(DATA RECORDS)

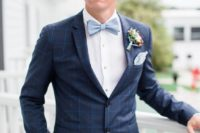 10 a chic navy windowpane print suit, a white shirt, a powder blue bow tie and a colorful floral boutonniere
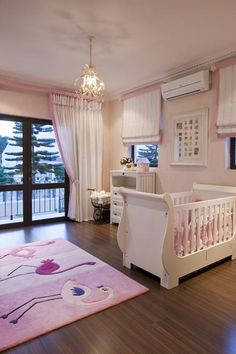 Girls baby room, wood floors, pink and white accesories
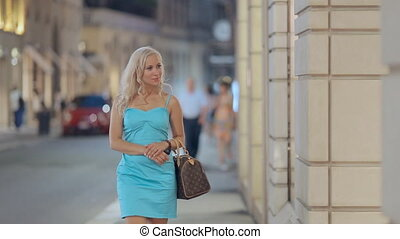 Shopaholic woman looking in the windows of boutiques while...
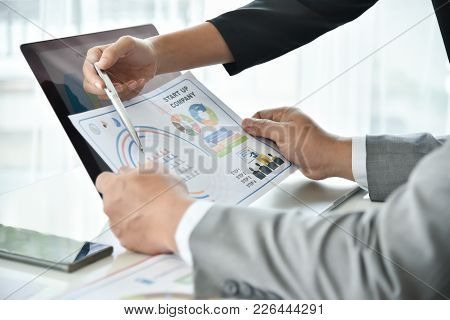 Businesswoman Hand Is Pointing To Business Chart Or Graph Document With A Pen.  Business People Disc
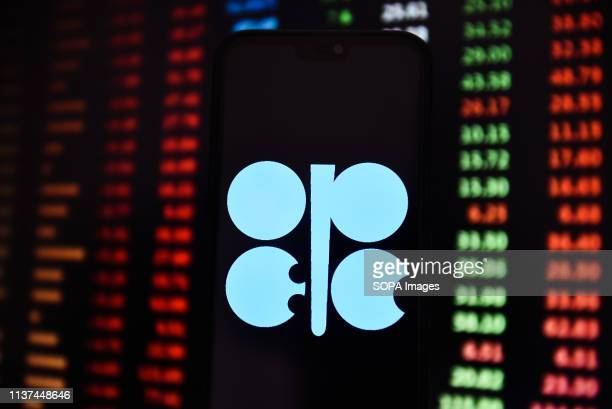 In this photo illustration a OPEC logo seen displayed on a smart phone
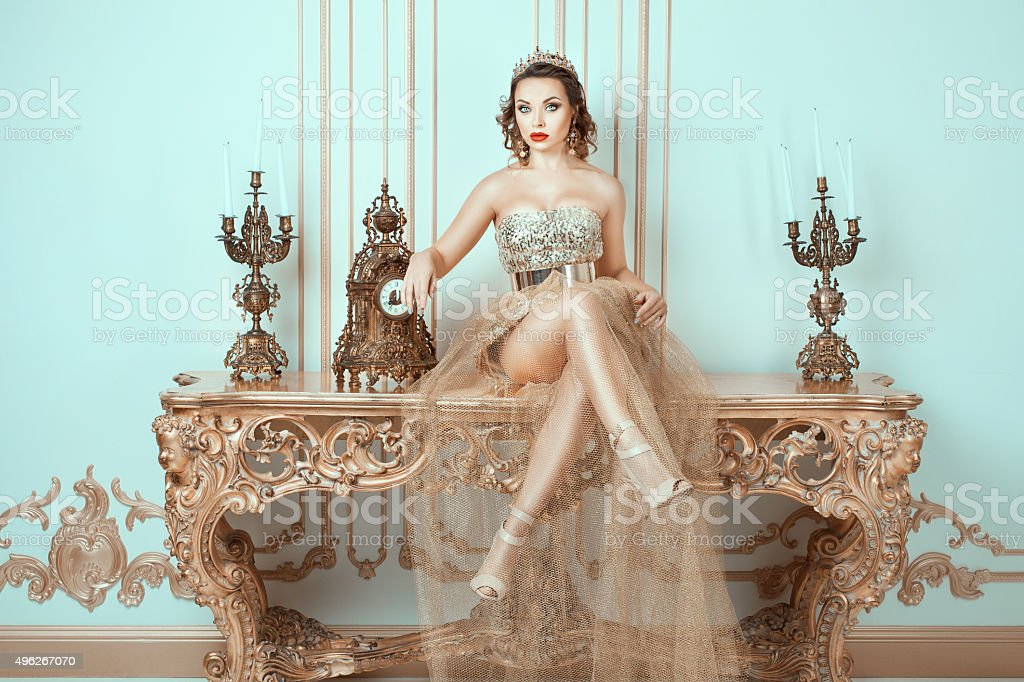 Girl with crown  his head sitting on an old table. stock photo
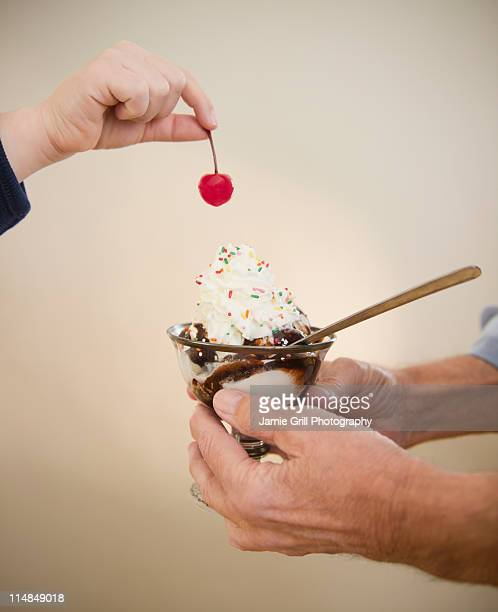 USA, New Jersey, Jersey City, close up of hands of grandfather and grandson (8-9) holding icecreame and cherry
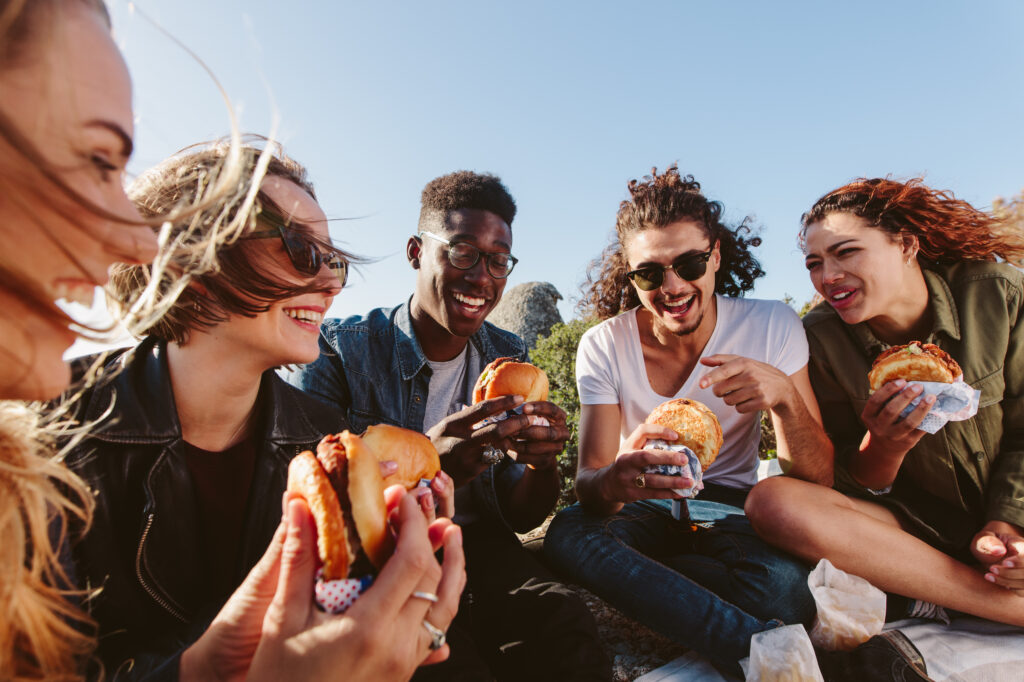 A group of friends enjoy takeout outside.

(End DATA RECORDS)

AIM OF THE EXERCISE:
Retype the whole listing exactly. Do not include the pictures.

SOLVED EXERCISE:
 10 a chic navy windowpane print suit, a white shirt, a powder blue bow tie and a colorful floral boutonniere
 Girls baby room, wood floors, pink and white accesories
 Shopaholic woman looking in the windows of boutiques while...
 Businesswoman Hand Is Pointing To Business Chart Or Graph Document With A Pen.  Business People Disc
 In this photo illustration a OPEC logo seen displayed on a smart phone
 Girl with crown  his head sitting on an old table. stock photo
 USA, New Jersey, Jersey City, close up of hands of grandfather and grandson (8-9) holding icecreame and cherry
 A group of friends enjoy takeout outside.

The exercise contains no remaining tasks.